▶ _ABOUT THIS EXERCISE_:
Please write out exactly the lines from the one with "City Planner Ryan" through the end of the data below, both ends included, and omit any pictures.

▶ _EXERCISE DATA_:
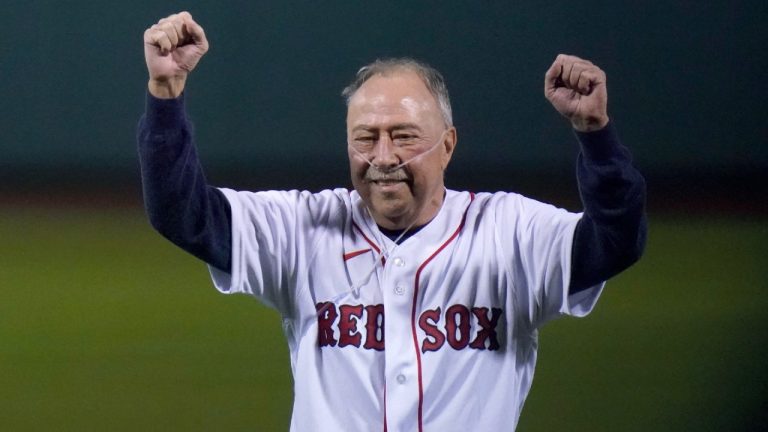 Former Boston Red Sox player Jerry Remy, who is battling lung cancer, throws a ceremonial first pitch before an American League Wild Card baseball game against the New York Yankees at Fenway Park, Tuesday, Oct. 5, 2021, in Boston (Charles Krupa/AP).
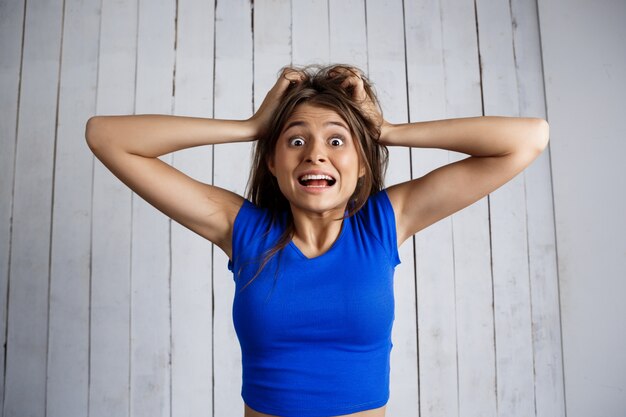 Free photo upset woman holding hair in hands over white wooden wall.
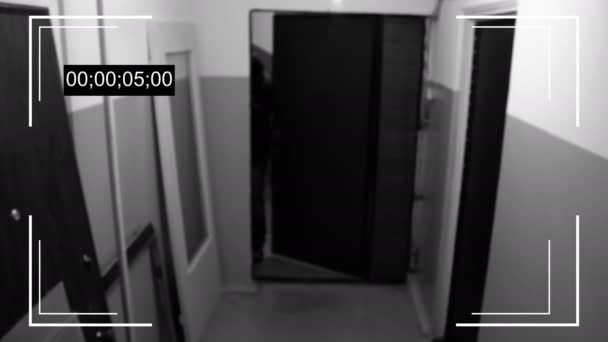 Un hombre armado en la máscara rompe la puerta y rompe la cámara de seguridad y manejar un arma — Vídeos de Stock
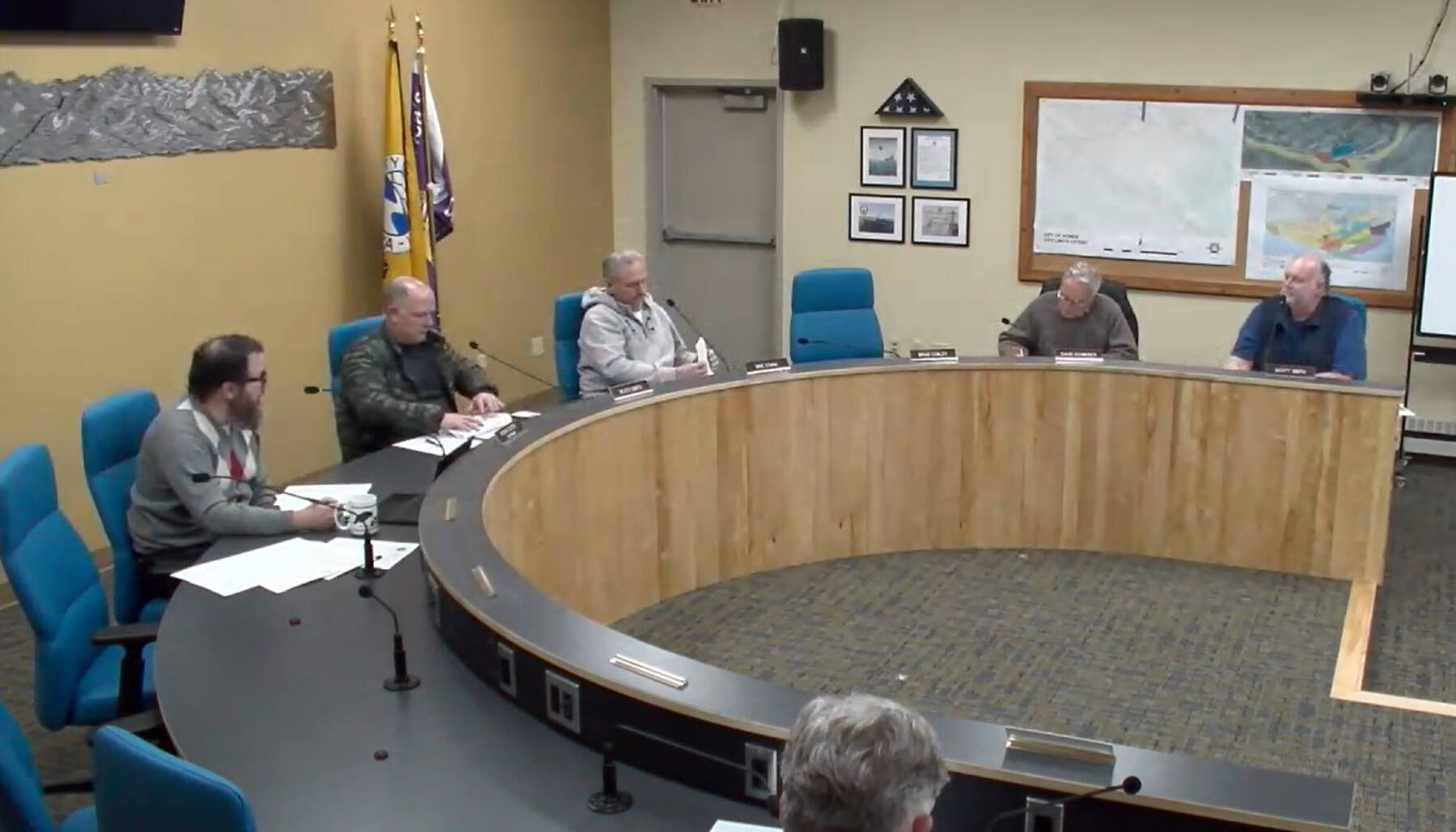 City Planner Ryan Foster (left) reads out a memorandum as a preview to the planning commission’s discussion on implementing a moratorium for specific conditional use permit applications on Wednesday, Dec. 4, 2024, in the Homer City Hall Cowles Council Chambers in Homer, Alaska. Screenshot.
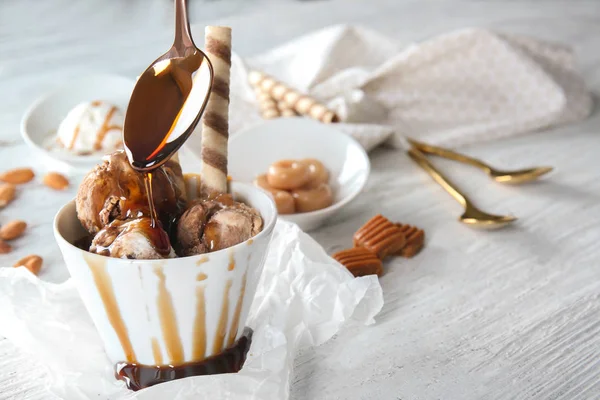 Karamellsoße in Schüssel mit Eis auf Tisch gießen — Stockfoto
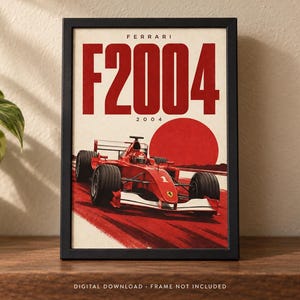 May include: A framed poster featuring a red Ferrari F2004 Formula 1 race car on a track. The text FERRARI and F2004 is printed in large red letters at the top, with a large red circle in the background. The design includes the number 2004.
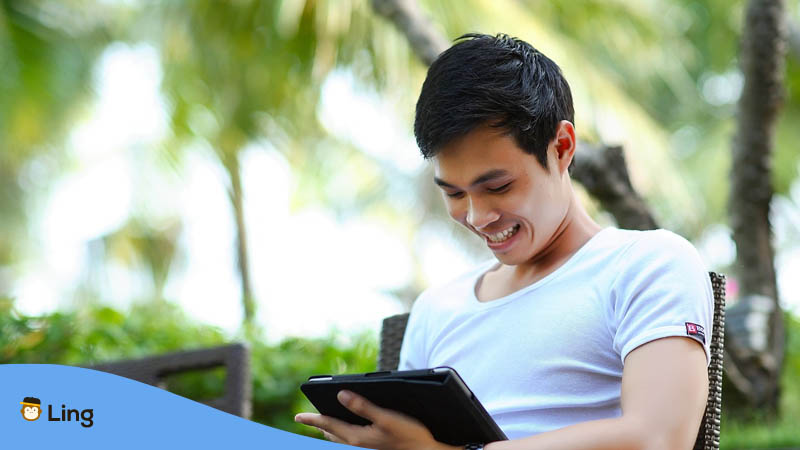 Asian man smiling with a tablet
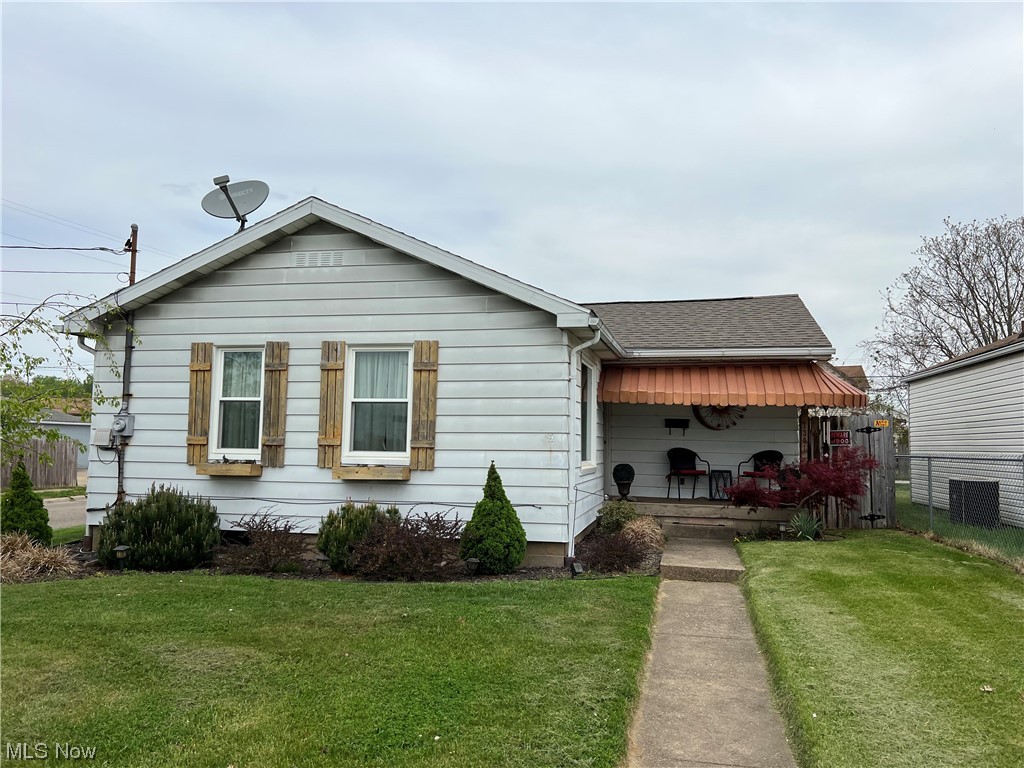 Cute as a button: 2 bedroom 1 bath with updated modern kitchen, new windows and roof! Featuring a 2 car detached garage with a cozy fenced in back yard.
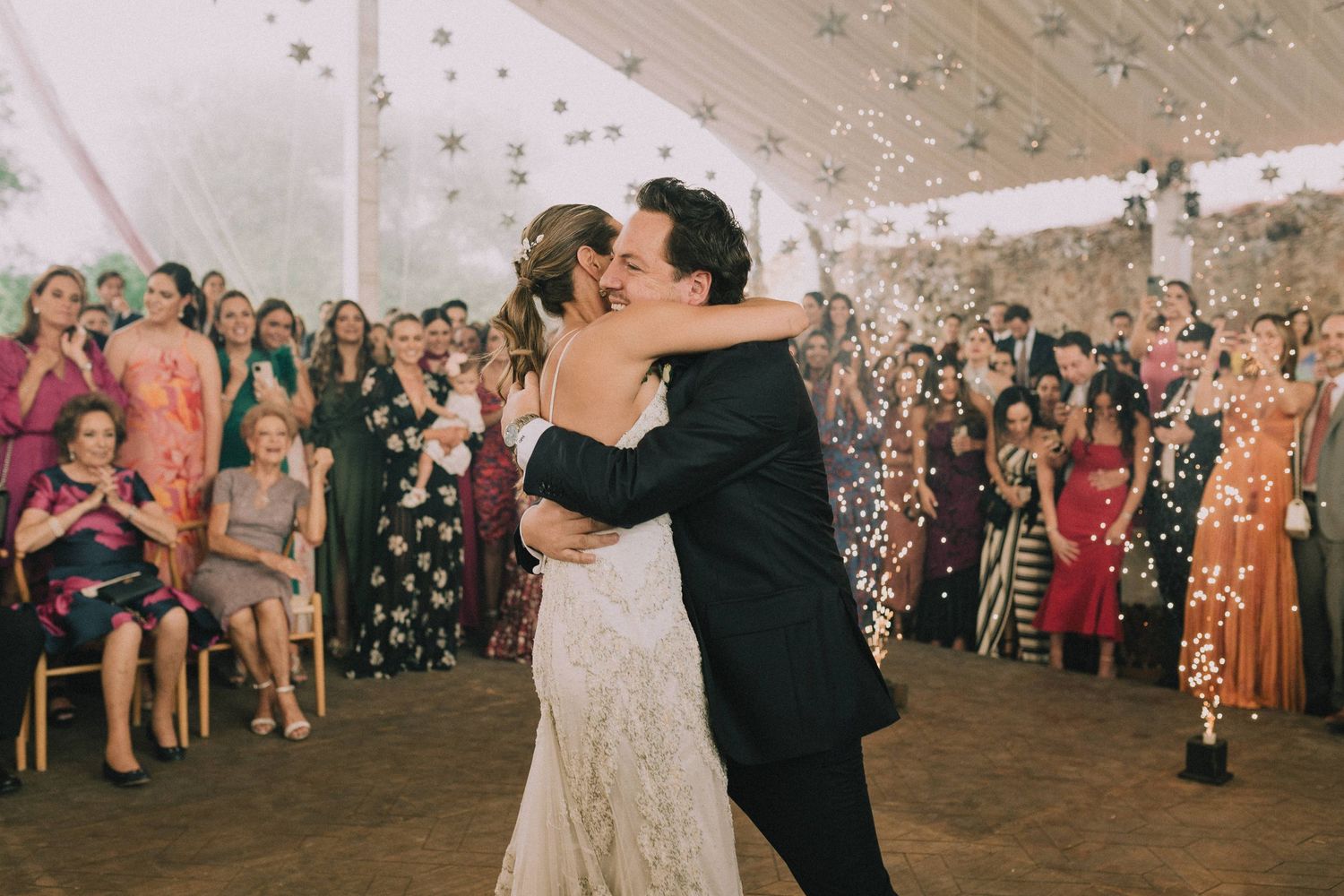 Wedding celebration with guests throwing confetti during a joyous outdoor reception.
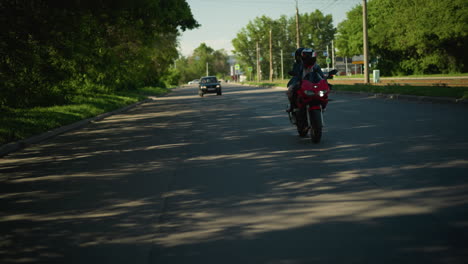dos hermanas montan una bicicleta eléctrica roja, ambas con cascos, en una carretera sombreada, se ve un coche arrancando por detrás mientras otro se mueve en el carril opuesto, los árboles alinean la carretera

▶ _YOUR RESPONSE_:
 City Planner Ryan Foster (left) reads out a memorandum as a preview to the planning commission’s discussion on implementing a moratorium for specific conditional use permit applications on Wednesday, Dec. 4, 2024, in the Homer City Hall Cowles Council Chambers in Homer, Alaska. Screenshot.
 Karamellsoße in Schüssel mit Eis auf Tisch gießen — Stockfoto
 May include: A framed poster featuring a red Ferrari F2004 Formula 1 race car on a track. The text FERRARI and F2004 is printed in large red letters at the top, with a large red circle in the background. The design includes the number 2004.
 Asian man smiling with a tablet
 Cute as a button: 2 bedroom 1 bath with updated modern kitchen, new windows and roof! Featuring a 2 car detached garage with a cozy fenced in back yard.
 Wedding celebration with guests throwing confetti during a joyous outdoor reception.
dos hermanas montan una bicicleta eléctrica roja, ambas con cascos, en una carretera sombreada, se ve un coche arrancando por detrás mientras otro se mueve en el carril opuesto, los árboles alinean la carretera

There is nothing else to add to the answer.